After being burned a few times by free tips from self-proclaimed experts online, they become frustrated and are suspicious of any more advice even if it is from a legitimate and proven industrial marketing consultant. In desperation, they start looking for a quick “Band-Aid” fix for their lead generation problems while spending as little as possible since budgets are tight or non-existent.
In short, they are now looking for Cheap Miracles or may be, Industrial Marketing Made in China.
Marketing for these industrial companies has always been a sales support function — put together a PowerPoint presentation for the next sales meeting, create a few posters for an upcoming tradeshow or make the product catalog look “pretty.” It is very difficult for them to change this mindset and think of an industrial marketing strategy before implementing tactics. Yes, there is a big difference between strategy and tactics. Google strategy vs. tactics and you’ll get 4,030,000 hits so there is no sense in me repeating all that here.

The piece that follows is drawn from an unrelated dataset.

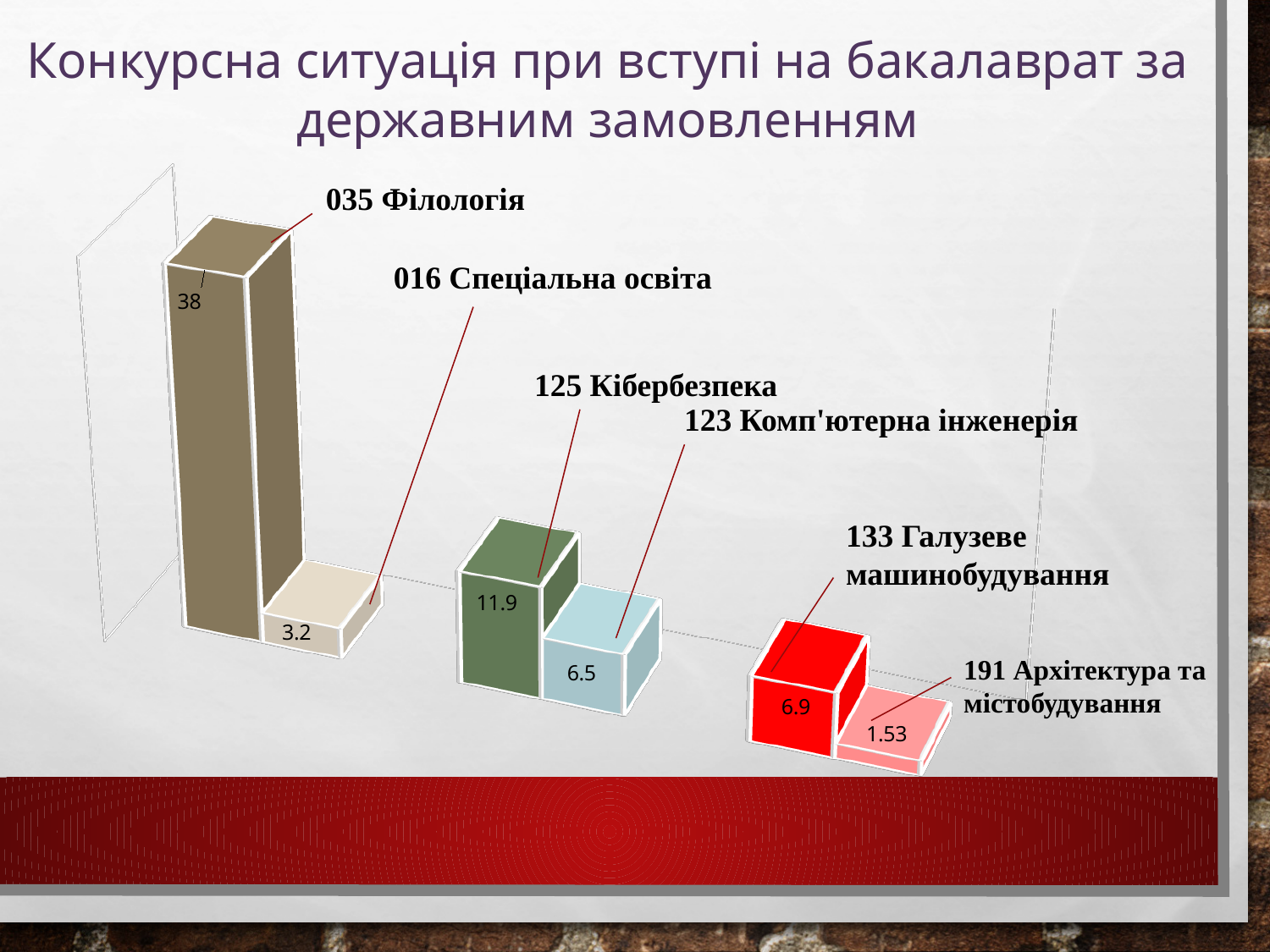
Which has a larger value, 133 Галузеве машинобудування or 123 Комп'ютерна інженерія? 133 Галузеве машинобудування What kind of chart is shown on the slide? Bar chart What is the value shown for 191 Архітектура та містобудування? 1.53 What is the difference between the values for 035 Філологія and 125 Кібербезпека? 26.1 What is the value shown for 035 Філологія? 38 What is the value shown for 125 Кібербезпека? 11.9 Which category has the lowest value? 191 Архітектура та містобудування What is the title of the slide? Конкурсна ситуація при вступі на бакалаврат за державним замовленням How many categories are shown in the chart? 6 What is the value shown for 123 Комп'ютерна інженерія? 6.5 What is the value shown for 016 Спеціальна освіта? 3.2 Which category has the highest value? 035 Філологія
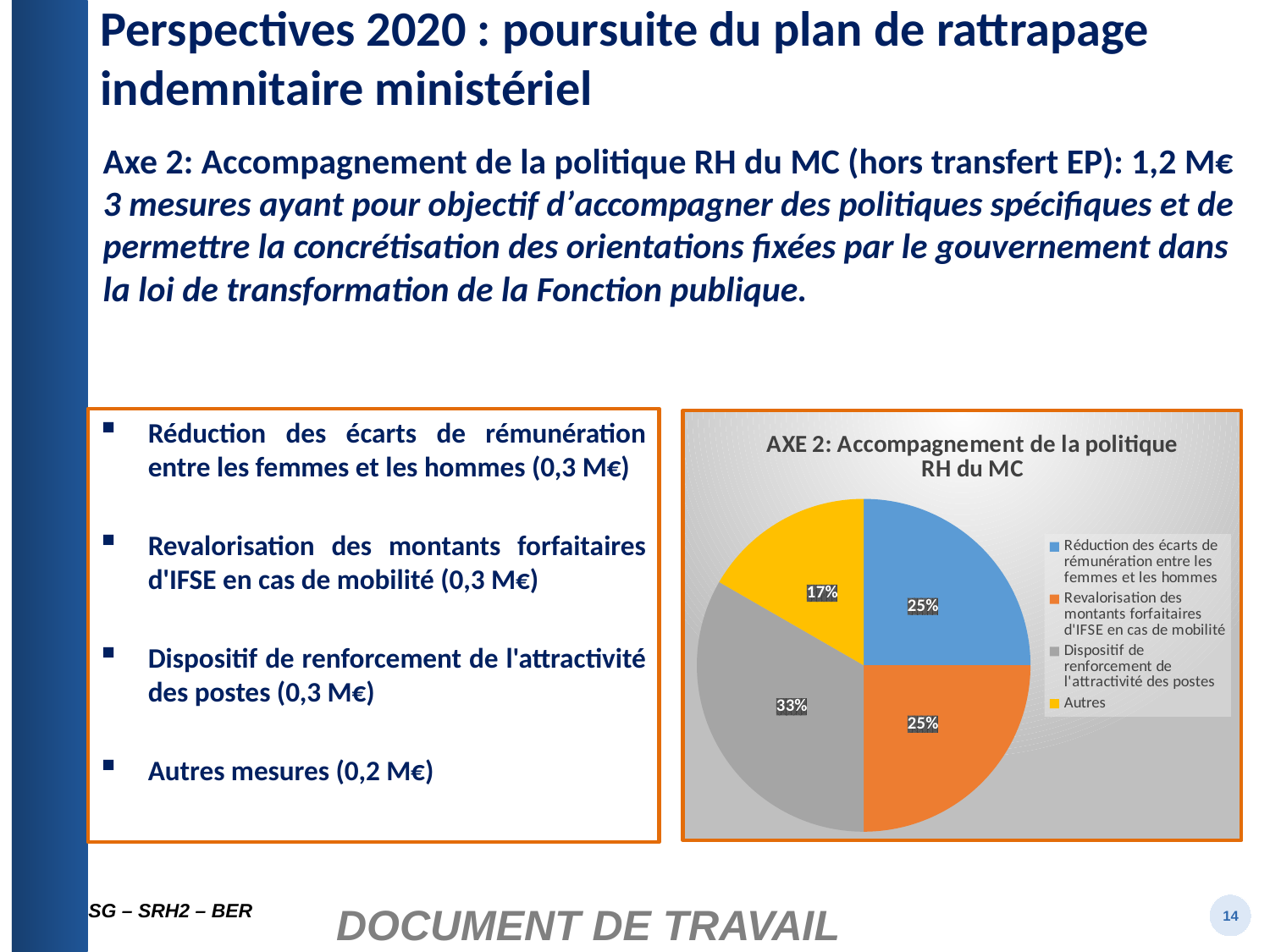
How many slices does the pie chart have? 4 What kind of chart is shown on the slide? pie chart What is the difference in percentage points between the 'Dispositif de renforcement de l'attractivité des postes' slice and the 'Autres' slice? 16 Which is larger: the 'Autres' slice or the 'Réduction des écarts de rémunération entre les femmes et les hommes' slice? Réduction des écarts de rémunération entre les femmes et les hommes What share of the pie is 'Réduction des écarts de rémunération entre les femmes et les hommes'? 25% What share of the pie is 'Autres'? 17% Which category has the largest slice of the pie? Dispositif de renforcement de l'attractivité des postes What is the title of the chart? AXE 2: Accompagnement de la politique RH du MC Which category has the smallest slice of the pie? Autres What share of the pie is 'Dispositif de renforcement de l'attractivité des postes'? 33% What colour is the 'Autres' slice in the pie chart? yellow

How can industrial marketing remove this disconnect?
The advice I’m about to share here is based on my 25 years of hands-on experience working with manufacturers and industrial companies. They are not marketing theories but lessons learned over the years.
- Change your mindset from marketing tactics for quick results to creating a repeatable and sustainable marketing strategy for producing high quality leads on a regular basis
- Create an effective marketing strategy built specifically for your business. It cannot be a cookie cutter template driven plan. Creating an individualized marketing strategy requires expertise, time and money. Information is free on the Internet but proven expertise isn’t
- Encourage marketing and sales to work together as a team. Business development should be owned by both and cannot operate in separate silos
- Actively participate in the development of your marketing plan. If you don’t have the time for the nitty-gritty details, then delegate it to someone who you trust and give that person the authority to act on your behalf
- Hold marketing accountable but don’t measure its real value only by the number of RFQs generated. Marketing does a lot more by building trust among your customers (branding) and sets the table for prospects to engage in more meaningful conversations with your sales team (See Inbound Marketing Must Set the Table for Industrial Sales)
- Nurture qualified leads that are not ready to buy now with effective content marketing. If you don’t, they will buy from your competition when they are ready (See my earlier post, B2B Lead Generation without Lead Nurturing is Doomed to Fail)
- Measure, refine and repeat. Marketing is a process that takes time to gel and produce results. Don’t look for an instant miracle; instead focus on incremental results and improvements as you build the process
That’s my take on how a good marketing strategy helps manufacturers and industrial companies generate leads and grow sales on a regular basis. Let me hear your thoughts, especially if you are on the inside.